On 12/3/20 11:26 AM, Michael Lewis wrote:
On Thu, 3 Dec 2020, Michael Lewis wrote:
> On Wed, Dec 2, 2020 at 11:53 PM charles meng <xlyybz@gmail.com> wrote:
>> I have a table with 1.6 billion records. The data type of the primary key
>> column is incorrectly used as integer. I need to replace the type of the
>> column with bigint. Is there any ideas for this?
> You can add a new column with NO default value and null as default and have
> it be very fast. Then you can gradually update rows in batches (if on
> PG11+, perhaps use do script with a loop to commit after X rows) to set the
> new column the same as the primary key. Lastly, in a transaction, update
> any new rows where the bigint column is null, and change which column is
> the primary key & drop the old one. This should keep each transaction
> reasonably sized to not hold up other processes.
Tell me, please, why
ALTER TABLE <tablename> ALTER COLUMN <columnname> SET DATA TYPE BIGINT
will not do the job?
I've found some varchar columns in a couple of tables too small and used the
above to increase their size. Worked perfectly.
Regards,
Rich
Afaik, it will require an access exclusive lock for the entire time it takes to re-write the 1.6 billion rows and update all indexes.
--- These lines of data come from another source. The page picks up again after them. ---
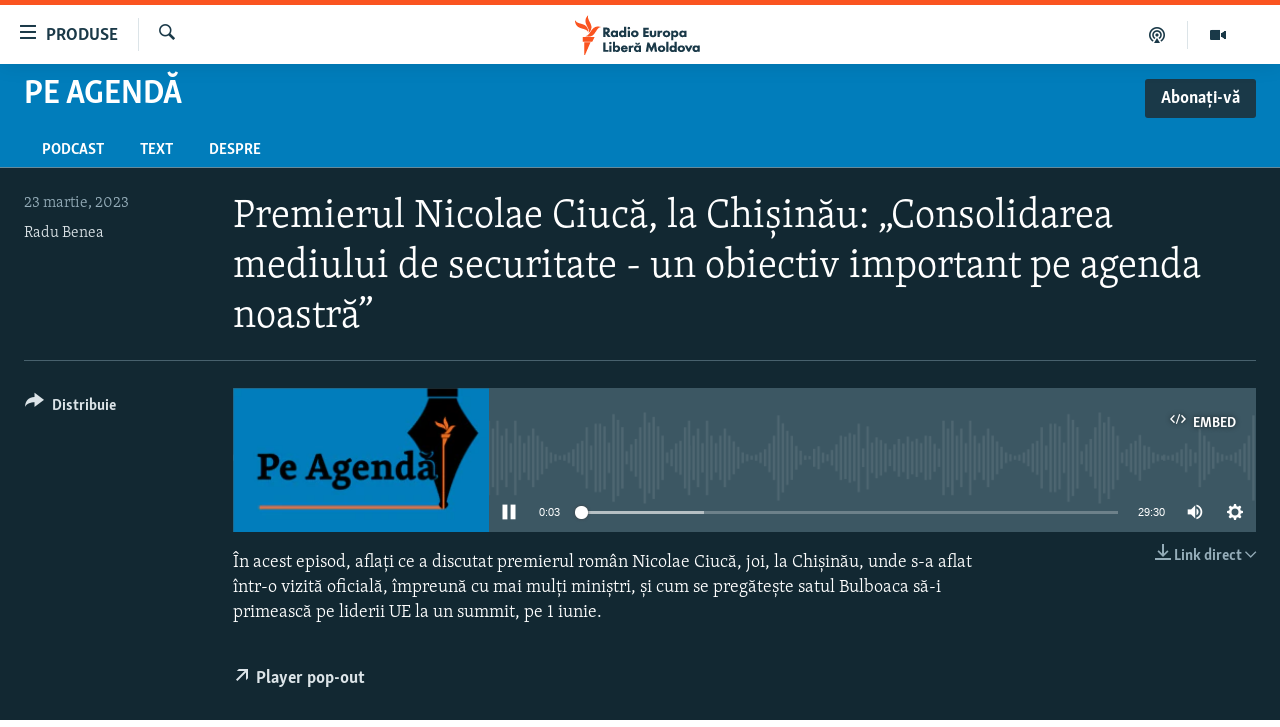

--- FILE ---
content_type: text/css; charset=utf-8
request_url: https://moldova.europalibera.org/api/customization/zonecustomcss?zoneId=22883&cv=3
body_size: -144
content:
.prog-hdr {
 background-color: #017dbb;
}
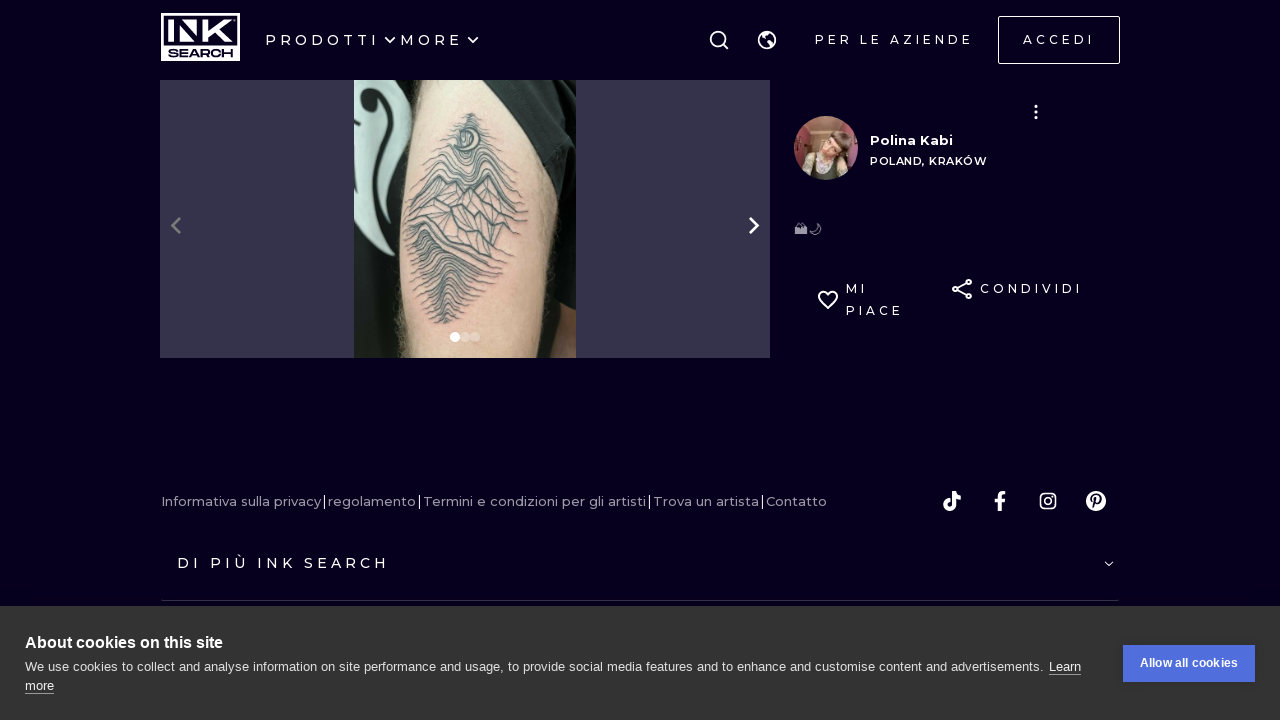

--- FILE ---
content_type: text/css
request_url: https://cdn.inksearch.co/production/6f65bab0/_next/static/css/b09fe5cd946ec2d3.css
body_size: 451
content:
.styles_container__ggoqS{position:relative;display:flex;align-items:center;width:100%;height:100%}.styles_container__field__N4ViE{position:relative;width:100%;height:100%;cursor:text}.styles_container__input__aqIrs{font-weight:500;line-height:22px;display:none;width:100%;height:100%;border:none;outline:none;background-color:transparent}.styles_container__input--localization__ttnk6{width:calc(100% - 96px)}.styles_container__label__8pCwU{color:rgba(var(--color-mono700),1);position:absolute;top:50%;display:block;cursor:text;transition:transform .25s ease-in-out,color .25s ease-in-out,font-size .25s ease-in-out;transform-origin:0 50%;transform:translateY(-24px) scale(.66)}.styles_container__ggoqS .styles_container__input-text__2yQvJ{font-weight:500;line-height:26px;color:rgba(var(--color-black),1);width:100%;height:100%;border:none;outline:none;background-color:transparent}.styles_container__reset__nSf0H{position:absolute;left:0;display:flex;align-items:center;width:100%;height:100%}.styles_container__reset__nSf0H>span{cursor:pointer}.styles_container__reset--localization__sMdX4{width:calc(100% - 96px)}.styles_container__reset-icon___CWHl{position:absolute;top:12px;display:flex;align-items:center;width:12px;height:100%;cursor:pointer}.styles_container__reset-icon--localization__GJkOJ{right:112px}.styles_container__hidden-text__oH6SG{font-weight:500;z-index:-1;visibility:hidden}.styles_container__dropdown__oiOYE{position:absolute;left:0;overflow-y:scroll;width:100%;height:min-content;max-height:min(600px,60vh);background-color:rgba(var(--color-white),1);scrollbar-width:thin;scrollbar-color:rgba(var(--color-black),1) rgba(var(--color-white),1)}.styles_container__dropdown__oiOYE::-webkit-scrollbar{background-color:rgba(var(--color-white),1)}.styles_container__dropdown__oiOYE::-webkit-scrollbar-thumb{border:2px solid rgba(var(--color-white),1);border-radius:0;background-color:rgba(var(--color-black),1)}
That sort of lock out time doesn't seem workable in many production systems.
Yet another argument for partitioning!
1. Split split all the partitions from the main table,
2. drop the PK,
3. do all the ALTER statements in parallel,
4. recreate the PK indices, then
5. join them back to the main table.
Not instant, but faster than updating 1.6Bn rows in one single giant statement.
(Of course, that doesn't help OP with his current problem.)
--
Angular momentum makes the world go 'round.